Laying the Groundwork for Smart, Connected Cities
In the city of the future, open parking spaces will tell drivers their whereabouts, conserving fuel and reducing emissions, and garbage cans will tell trash collectors when they’re full, saving unnecessary trips from sanitation trucks.
Streetlights will conserve energy by turning off when no one’s around, and a range of on-the-spot mobility options will be at people’s fingertips—be it bus, car share, bike share, or taxi—ready for purchase and recommended for users based on current availability and traffic conditions.
Tens of thousands of everyday objects—including cell phones, light poles, cars, and even pavement markers—will serve as data receivers, transmitters, and processors. This intelligent infrastructure—or “Internet of Things”—will feed information into a network of interconnected systems that work in concert to improve efficiency and coordinate city services.
This is not the stuff of science fiction.
These are elements of a “smart city” or “connected city,” and technologies like this already exist.
“I don’t think there’s currently a working, comprehensive model of a smart/connected city that pulls together everything that’s possible,” said Volpe project manager Matt Burt. “But most of the technological elements are real and available, and new deployments are occurring every day.”

In a smart/connected city, all critical city systems are capable of communicating with each other to allow coordination and improve efficiency.
The Path Forward
Given that these technologies exist, the next challenge lies in synching them up in a way that transforms the future of our cities—and the U.S. Department of Transportation is studying the path forward.
U.S. DOT’s Intelligent Transportation Systems Joint Program Office (ITS JPO) has released a white paper that presents a vision of the smart/connected city and lays the groundwork for future research.
Written by Volpe under sponsorship of the ITS JPO Connected Cities Program, this white paper lays out the rationale for smart/connected cities, offers an assessment and synthesis of the current state, and identifies key questions that should be considered in future research.
Dynamics of Smart/Connected Cities
In a smart/connected city, all critical city systems—transportation, utilities, employment, health care, public safety, education, and others—are capable of communicating with each other to allow coordination and improve efficiency.
“The result: more harmony, more efficiency, less waste,” said Volpe operations research analyst Matt Cuddy, one of the paper’s co-authors.

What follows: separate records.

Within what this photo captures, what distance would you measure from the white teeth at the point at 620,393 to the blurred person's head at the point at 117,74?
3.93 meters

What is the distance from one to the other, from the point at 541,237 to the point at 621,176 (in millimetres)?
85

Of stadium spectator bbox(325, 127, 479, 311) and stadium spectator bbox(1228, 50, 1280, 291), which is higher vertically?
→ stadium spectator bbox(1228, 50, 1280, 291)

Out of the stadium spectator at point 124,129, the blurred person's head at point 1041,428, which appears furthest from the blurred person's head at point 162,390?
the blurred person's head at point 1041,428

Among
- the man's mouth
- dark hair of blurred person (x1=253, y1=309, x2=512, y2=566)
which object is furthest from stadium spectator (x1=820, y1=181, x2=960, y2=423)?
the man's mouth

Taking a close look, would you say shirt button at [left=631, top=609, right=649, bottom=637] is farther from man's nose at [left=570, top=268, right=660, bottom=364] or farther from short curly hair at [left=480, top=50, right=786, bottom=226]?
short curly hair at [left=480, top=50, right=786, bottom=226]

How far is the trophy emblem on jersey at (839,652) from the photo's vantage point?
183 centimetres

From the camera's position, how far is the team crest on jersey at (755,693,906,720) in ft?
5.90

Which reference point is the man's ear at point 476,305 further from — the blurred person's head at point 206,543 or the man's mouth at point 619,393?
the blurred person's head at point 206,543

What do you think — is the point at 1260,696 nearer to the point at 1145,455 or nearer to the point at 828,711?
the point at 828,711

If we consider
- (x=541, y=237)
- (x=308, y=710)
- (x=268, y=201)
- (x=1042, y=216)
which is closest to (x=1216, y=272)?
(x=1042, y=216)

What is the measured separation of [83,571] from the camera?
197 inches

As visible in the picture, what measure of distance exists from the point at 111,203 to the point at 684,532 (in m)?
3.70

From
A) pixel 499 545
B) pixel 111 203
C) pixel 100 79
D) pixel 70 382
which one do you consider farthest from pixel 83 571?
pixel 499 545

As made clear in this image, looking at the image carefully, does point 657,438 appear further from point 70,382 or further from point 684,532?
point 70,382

Smart/connected cities have three major dynamics that set them apart from traditional cities: intelligent infrastructure, information and communications technologies that tie together the network of integrated systems, and a smart grid to power it all.

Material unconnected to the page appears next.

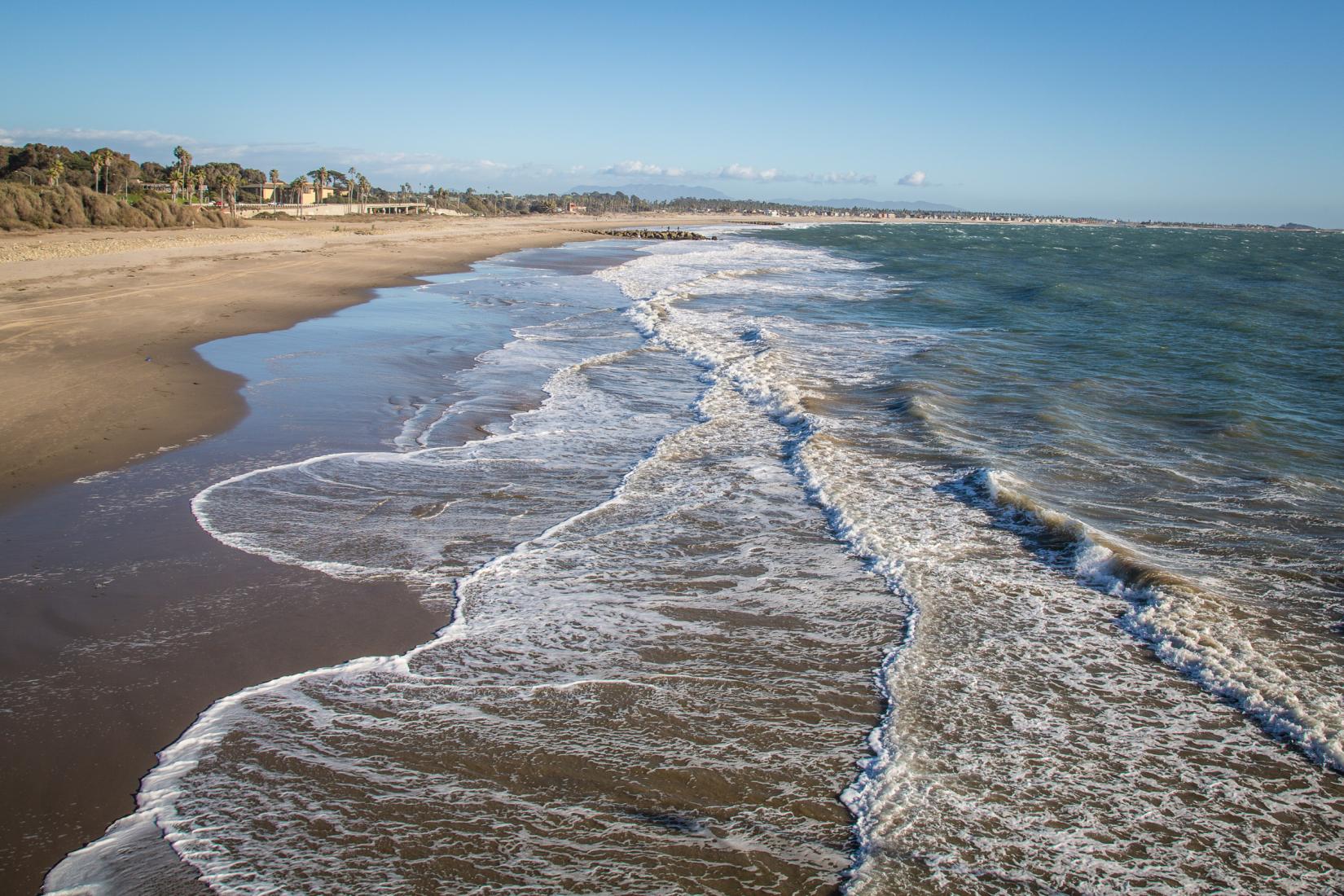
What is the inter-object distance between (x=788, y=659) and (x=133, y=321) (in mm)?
17816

Transportation will also play a key role in these cities.
“For the cities of the future to work, they need transportation that works,” said Cuddy. “Our thinking is that the only transportation that works in a future of urbanization and energy concerns is connected transportation.”
Connected vehicles offer cities the opportunity to provide more responsive, efficient mobility solutions in real time across all transportation modes, including transit, bicycling, electric vehicles, and shared mobility services. Connected vehicles could also interact with a city’s smart grid, reducing energy consumption and improving efficiency.
Next Steps
Challenges that have to be considered in planning for smart/connected cities include ensuring data accuracy and security, user privacy, and system resilience. However, achieving cooperation across diverse agency types—including both government and private sector organizations—may present the greatest challenge of all.
“Institutional cooperation is the major challenge we face in making the full vision of a smart/connected city real,” said Cuddy. “This white paper is hopefully the beginning of a really thoughtful dialog with the community of experts: academics, researchers, computer scientists, transportation modelers, businesses, and city governments.”
Volpe’s work in the area of smart/connected cities continues to move forward along several fronts. These include supporting the ITS JPO Connected Cities Program and investigating concepts such as mobility on demand for the Federal Transit Administration.